### ПИСЬМЕННОЕ ЗАДАНИЕ 1
Выпишите все кампании заготовок, указанные в таблице 4 текста о хлебной развёрстке.
### ПИСЬМЕННОЕ ЗАДАНИЕ 2
Ответьте по тексту о хлебной развёрстке на вопросы:
(а) На сколько губерний распространялась развёрстка в сопоставлении Н. Кондратьева?
(б) Чем объясняется повышение процента заготовок в пятую кампанию?
(в) В скольких крестьянских хозяйствах было невозможно произвести учёт?
### ПИСЬМЕННОЕ ЗАДАНИЕ 3
Продублируйте без изменений фрагмент текста о хлебной развёрстке, начало которого содержит слова «Во-первых, сам же», а конец — «и ремесленной промышленности.».

::: ТЕКСТ

Кроме того, развёрстка была проведена без достаточного соответствия с количеством товарного хлеба в губерниях. Н. Кондратьев проводит следующее сопоставление нарядов на 4 основных хлеба с их избытками-недостатками в 1916 г. по 30 губерниям, на которые распространялась развёрстка. (Таб. 3).
Таблица 3
Наряд –––––––––Размер наряда ––––Избыток (+) или
— ––––––––––––––––––––––––––––недостаток (-)
— –––––––––––––––––––––––––––––млн пудов
В 9 губерниях с
нарядом до 10 млн пуд. –––337,0––––––––– -76,9
В 6 губерниях
с нарядом 10—25 млн пуд. –114,9–––––––– +14,4
В 9 губерниях
с нарядом 25—40 млн пуд. ––273,6––––––– +184,6
В 6 губерниях
с нарядом 40 и
более млн пуд. ––––––––––321,0––––––– +317,2
Таким образом, наибольшая развёрстка легла на губернии, которые и без того испытывали нехватку хлебов.
Фактический ход заготовок по отдельным кампаниям характеризуется данными Н. Кондратьева. (Таб. 4).
Таблица 4
Кампания ––––Продовольствие –––––Все хлеба
— ––––––––млн––––%–––––––– млн–––– %
— ––––––пудов ––к заданию –––пудов ––к заданию
1914/15 г. ––106,1 –––168,3 –––––302,7 –––131,0
1915/16 г. ––233,0 –––253,2 –––––500,0 –––145,8
1916/17 г. ––303,9 –––53,7 ––––––540,8 –––48,2
1917/18 г. ––106,3 –––38,7 ––––––152,6 –––21,2
1918/19 г. ––68,5 ––––40,5 ––––––107,9 –––41,4
Повышение процента заготовок в пятую кампанию объясняется резким снижением задания при абсолютном падении заготовок.
С точки зрения Н. Кондратьева, чтобы создать работающую государственную продовольственную сеть, наладить связь центра и местных организаций, преодолеть частнохозяйственный интерес для проведения в жизнь развёрстки, «нужно было иметь высококультурную массу с сильно развитым сознанием государственности. Нужно было глубокое чувство доверия к государственной власти и готовности на самопожертвование со стороны масс. Но этих предпосылок не было». И оставалось последнее средство — реквизиции. Н. Кондратьев имел в виду царскую власть, но и после Февраля и Октября, когда массы получили «свободу самоорганизации» и само государство стало вроде как «пролетарским» признаков готовности масс к «самопожертвованию» больше не стало.
На самом деле политика государственного регулирования и непосредственного государственного изъятия продуктов промышленности и сельского хозяйства и её распределения потерпела крах, по крайней мере, по двум основным причинам.
Во-первых, сам же Н. Кондратьев указывал, что план снабжения требовал точного знания ресурсов страны и потребностей. Таких данных не было даже до войны, а во время войны всё постоянно менялось. Кроме того, план снабжения требовал, чтобы в действительном, а не теоретическом распоряжении центральной власти имелись заранее определённые ресурсы заготовленного хлеба. А таких ресурсов не было. Также было необходимо строго и точно учесть в каждом индивидуальном хозяйстве хлебные запасы и затем заставить владельца зерна отдать его избытки. Однако произвести учёт в 18,8 млн крестьянских хозяйств при явной цели отчуждения избытков хлеба и крайне недоброжелательном отношении населения было делом невозможным. Точно также это касается частной, особенно мелкой и ремесленной промышленности.

::::::
::: ФРАГМЕНТ НАБОРА ДАННЫХ

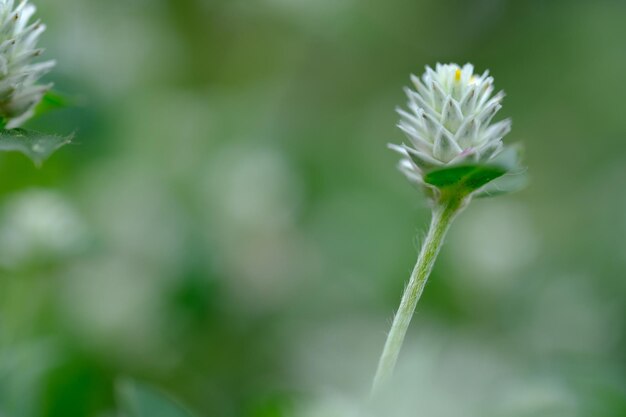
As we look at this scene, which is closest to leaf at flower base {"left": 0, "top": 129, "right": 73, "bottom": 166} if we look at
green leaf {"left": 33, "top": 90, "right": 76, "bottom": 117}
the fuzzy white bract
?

::::::

### ПОЛНЫЙ ОТВЕТ 1
1914/15 г., 1915/16 г., 1916/17 г., 1917/18 г., 1918/19 г.

### ПОЛНЫЙ ОТВЕТ 2
(а) На 30 губерний.
(б) Резким снижением задания при абсолютном падении заготовок.
(в) В 18,8 млн крестьянских хозяйств.

### ПОЛНЫЙ ОТВЕТ 3
Во-первых, сам же Н. Кондратьев указывал, что план снабжения требовал точного знания ресурсов страны и потребностей. Таких данных не было даже до войны, а во время войны всё постоянно менялось. Кроме того, план снабжения требовал, чтобы в действительном, а не теоретическом распоряжении центральной власти имелись заранее определённые ресурсы заготовленного хлеба. А таких ресурсов не было. Также было необходимо строго и точно учесть в каждом индивидуальном хозяйстве хлебные запасы и затем заставить владельца зерна отдать его избытки. Однако произвести учёт в 18,8 млн крестьянских хозяйств при явной цели отчуждения избытков хлеба и крайне недоброжелательном отношении населения было делом невозможным. Точно также это касается частной, особенно мелкой и ремесленной промышленности.